実際、過去にカルヴァドスの命令を破って海の藻屑になった者が居るから、カルヴァドスが中途半端な事でそれを口にする人間でないことはドクターも分かっている。
「かしこまりました」
ドクターは一礼すると、サロンから下がっていった。
(・・・・・・・・父王が病、兄王子も病。なぜ、姫はタリアレーナに行く必要がある? 糞王子から逃げるため? 六ヶ国同盟に助けを求めるため? それなら、エクソシアでいいはずだ。なぜ、タリアレーナに?・・・・・・・・)
しばらく考えていたカルヴァドスは、ドクターが言っていた、侍医ですら、もう二年も王子の診察をしていないという言葉を思い出した。
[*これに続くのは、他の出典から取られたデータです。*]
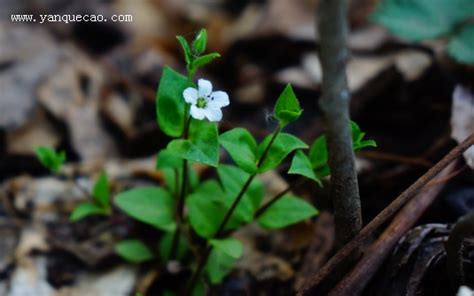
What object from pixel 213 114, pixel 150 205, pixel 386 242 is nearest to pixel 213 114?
pixel 213 114

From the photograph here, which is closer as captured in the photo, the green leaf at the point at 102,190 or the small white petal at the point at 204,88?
the small white petal at the point at 204,88

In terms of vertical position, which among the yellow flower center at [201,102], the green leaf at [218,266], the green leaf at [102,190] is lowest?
the green leaf at [218,266]

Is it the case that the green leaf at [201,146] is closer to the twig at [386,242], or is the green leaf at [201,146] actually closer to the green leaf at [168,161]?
the green leaf at [168,161]

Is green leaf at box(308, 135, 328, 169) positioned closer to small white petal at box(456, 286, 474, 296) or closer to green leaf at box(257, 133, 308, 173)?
green leaf at box(257, 133, 308, 173)

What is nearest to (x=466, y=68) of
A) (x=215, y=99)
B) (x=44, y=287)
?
(x=215, y=99)

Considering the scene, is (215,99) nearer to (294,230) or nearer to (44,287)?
(294,230)

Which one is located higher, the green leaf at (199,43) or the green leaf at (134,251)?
the green leaf at (199,43)

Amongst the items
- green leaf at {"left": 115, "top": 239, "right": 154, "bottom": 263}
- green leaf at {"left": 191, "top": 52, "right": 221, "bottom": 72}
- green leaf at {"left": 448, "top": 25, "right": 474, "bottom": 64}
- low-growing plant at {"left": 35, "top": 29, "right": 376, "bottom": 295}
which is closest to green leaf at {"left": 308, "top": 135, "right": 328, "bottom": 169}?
low-growing plant at {"left": 35, "top": 29, "right": 376, "bottom": 295}

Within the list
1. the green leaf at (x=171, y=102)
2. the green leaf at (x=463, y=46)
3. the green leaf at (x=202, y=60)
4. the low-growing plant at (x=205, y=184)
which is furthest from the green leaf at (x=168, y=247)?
the green leaf at (x=463, y=46)
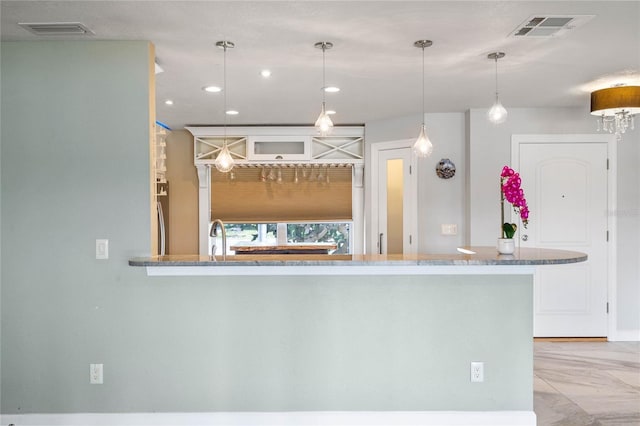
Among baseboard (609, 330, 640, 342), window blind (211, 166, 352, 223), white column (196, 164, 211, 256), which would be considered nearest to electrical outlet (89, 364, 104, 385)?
white column (196, 164, 211, 256)

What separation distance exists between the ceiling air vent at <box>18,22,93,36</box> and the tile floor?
142 inches

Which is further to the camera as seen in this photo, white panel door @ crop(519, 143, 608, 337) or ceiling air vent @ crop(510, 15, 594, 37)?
white panel door @ crop(519, 143, 608, 337)

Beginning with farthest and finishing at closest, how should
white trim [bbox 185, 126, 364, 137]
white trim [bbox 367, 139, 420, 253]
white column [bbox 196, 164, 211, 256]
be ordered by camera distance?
white column [bbox 196, 164, 211, 256] → white trim [bbox 185, 126, 364, 137] → white trim [bbox 367, 139, 420, 253]

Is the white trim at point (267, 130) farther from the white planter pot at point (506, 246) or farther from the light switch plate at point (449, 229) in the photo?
the white planter pot at point (506, 246)

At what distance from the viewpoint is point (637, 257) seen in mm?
4801

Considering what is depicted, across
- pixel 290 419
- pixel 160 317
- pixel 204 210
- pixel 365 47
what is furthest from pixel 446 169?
pixel 160 317

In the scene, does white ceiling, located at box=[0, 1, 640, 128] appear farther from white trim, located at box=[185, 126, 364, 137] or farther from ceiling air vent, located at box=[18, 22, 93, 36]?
white trim, located at box=[185, 126, 364, 137]

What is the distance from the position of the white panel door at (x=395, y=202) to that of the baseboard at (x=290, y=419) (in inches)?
101

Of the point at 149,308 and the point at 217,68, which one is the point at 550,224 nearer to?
the point at 217,68

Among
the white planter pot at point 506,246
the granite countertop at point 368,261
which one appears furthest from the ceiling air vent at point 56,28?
the white planter pot at point 506,246

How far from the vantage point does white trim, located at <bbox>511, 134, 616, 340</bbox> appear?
4.79 m

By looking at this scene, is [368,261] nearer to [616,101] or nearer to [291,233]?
[616,101]

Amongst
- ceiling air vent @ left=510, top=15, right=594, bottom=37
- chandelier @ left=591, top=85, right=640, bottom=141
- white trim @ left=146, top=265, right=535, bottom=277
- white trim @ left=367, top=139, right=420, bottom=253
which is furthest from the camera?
white trim @ left=367, top=139, right=420, bottom=253

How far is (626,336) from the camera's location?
15.8 feet
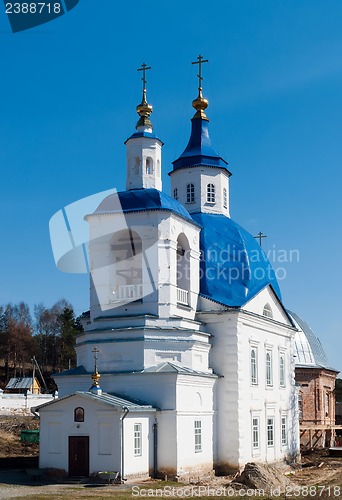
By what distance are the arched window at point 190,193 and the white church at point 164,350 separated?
1.95 meters

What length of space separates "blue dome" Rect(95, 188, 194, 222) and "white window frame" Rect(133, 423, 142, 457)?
688 cm

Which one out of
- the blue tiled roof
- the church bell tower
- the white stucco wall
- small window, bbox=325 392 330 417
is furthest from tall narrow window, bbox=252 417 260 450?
small window, bbox=325 392 330 417

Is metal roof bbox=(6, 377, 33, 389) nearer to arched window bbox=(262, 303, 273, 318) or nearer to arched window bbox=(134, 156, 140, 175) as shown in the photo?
arched window bbox=(262, 303, 273, 318)

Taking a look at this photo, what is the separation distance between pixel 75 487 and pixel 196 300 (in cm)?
828

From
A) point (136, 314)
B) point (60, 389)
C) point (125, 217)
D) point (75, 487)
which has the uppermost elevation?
point (125, 217)

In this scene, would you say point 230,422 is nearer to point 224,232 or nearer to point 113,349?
point 113,349

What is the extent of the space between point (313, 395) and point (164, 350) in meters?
19.7

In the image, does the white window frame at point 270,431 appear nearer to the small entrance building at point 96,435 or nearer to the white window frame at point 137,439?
the small entrance building at point 96,435

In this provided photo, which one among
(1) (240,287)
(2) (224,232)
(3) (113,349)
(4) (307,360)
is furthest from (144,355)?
(4) (307,360)

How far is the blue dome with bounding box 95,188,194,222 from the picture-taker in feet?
82.8

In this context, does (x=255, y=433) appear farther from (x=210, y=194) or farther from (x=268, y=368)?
(x=210, y=194)

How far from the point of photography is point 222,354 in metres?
26.4

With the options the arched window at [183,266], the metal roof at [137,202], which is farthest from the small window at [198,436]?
the metal roof at [137,202]

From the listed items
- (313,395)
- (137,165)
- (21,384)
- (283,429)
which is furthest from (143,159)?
(21,384)
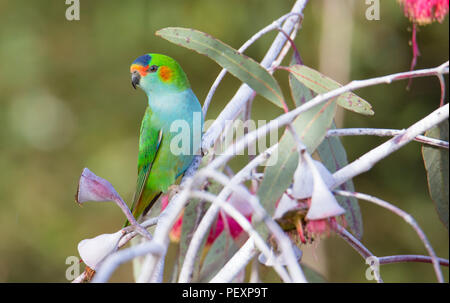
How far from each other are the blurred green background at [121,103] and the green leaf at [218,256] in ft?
6.26

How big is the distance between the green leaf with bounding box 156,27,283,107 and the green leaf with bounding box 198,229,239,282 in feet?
0.84

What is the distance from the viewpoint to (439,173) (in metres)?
0.84

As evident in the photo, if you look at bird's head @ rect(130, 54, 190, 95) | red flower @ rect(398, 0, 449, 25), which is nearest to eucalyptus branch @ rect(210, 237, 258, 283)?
red flower @ rect(398, 0, 449, 25)

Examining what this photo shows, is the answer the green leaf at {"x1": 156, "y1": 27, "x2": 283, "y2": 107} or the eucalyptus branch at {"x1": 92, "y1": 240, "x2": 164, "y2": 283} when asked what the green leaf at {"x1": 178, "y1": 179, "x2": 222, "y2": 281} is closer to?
the green leaf at {"x1": 156, "y1": 27, "x2": 283, "y2": 107}

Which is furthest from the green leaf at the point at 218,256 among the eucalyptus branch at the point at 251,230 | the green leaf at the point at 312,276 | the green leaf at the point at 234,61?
the eucalyptus branch at the point at 251,230

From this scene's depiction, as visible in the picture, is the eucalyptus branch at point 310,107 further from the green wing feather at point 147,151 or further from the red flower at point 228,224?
the green wing feather at point 147,151

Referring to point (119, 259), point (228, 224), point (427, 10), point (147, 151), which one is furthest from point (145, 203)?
point (119, 259)

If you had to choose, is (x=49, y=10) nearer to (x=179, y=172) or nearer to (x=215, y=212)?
(x=179, y=172)

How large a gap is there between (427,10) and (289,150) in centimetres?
37

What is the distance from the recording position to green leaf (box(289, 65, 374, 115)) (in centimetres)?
84

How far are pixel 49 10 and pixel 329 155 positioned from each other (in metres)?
2.79

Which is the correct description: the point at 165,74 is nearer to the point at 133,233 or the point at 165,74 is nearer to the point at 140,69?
the point at 140,69

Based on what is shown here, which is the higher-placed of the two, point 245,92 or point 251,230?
point 245,92

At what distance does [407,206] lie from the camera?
300 cm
(・・・・・・・・まさか、王子がタリアレーナにいるのか? 姫は何と言ってた? 愛しい人がいるから逢いに行くと言っていた。恋人がタリアレーナに留学したのはいつだと言った?・・・・・・・・)
カルヴァドスは必死に記憶の糸を手繰り寄せた。
(・・・・・・・・そうだ。恋人は、二年前にタリアレーナに留学した。そして、元婚約者が探していた女性も、タリアレーナに留学すると言っていた。つまり、病気だと言われている兄王子は、二年前からタリアレーナに留学している。でも、なぜタリアレーナだ? 政治や経済を学ぶなら、タリアレーナよりもエクソシアの方が近いし優秀だ。とにかく、姫は兄王子と連絡が取れなくなったか、パレマキリアの介入のせいで、自ら王子を迎えに行かなくてはならない状況に追い込まれたにちがいない。まてよ。探しに行くっていってたよな? 探すって事は、居場所が分からない? 音信不通? それ以外、姫が自ら出向く理由がない。居場所が分かっているなら、婚約者。いや、元婚約者を送ればいい。確か、兄王子の親友だったから姫と婚約したと噂で聞いたことがある。姫、一体、何が起こってるんだ? 俺には、これ以上、な何も力になれることはないかも知れない。でも、タリアレーナに着くまで、この二年分の疲れを癒して、楽しいこと、嬉しいこと、俺が幸せにしてやる。俺に惚れさせてみせる!・・・・・・・・)
カルヴァドスは、決心を固めた。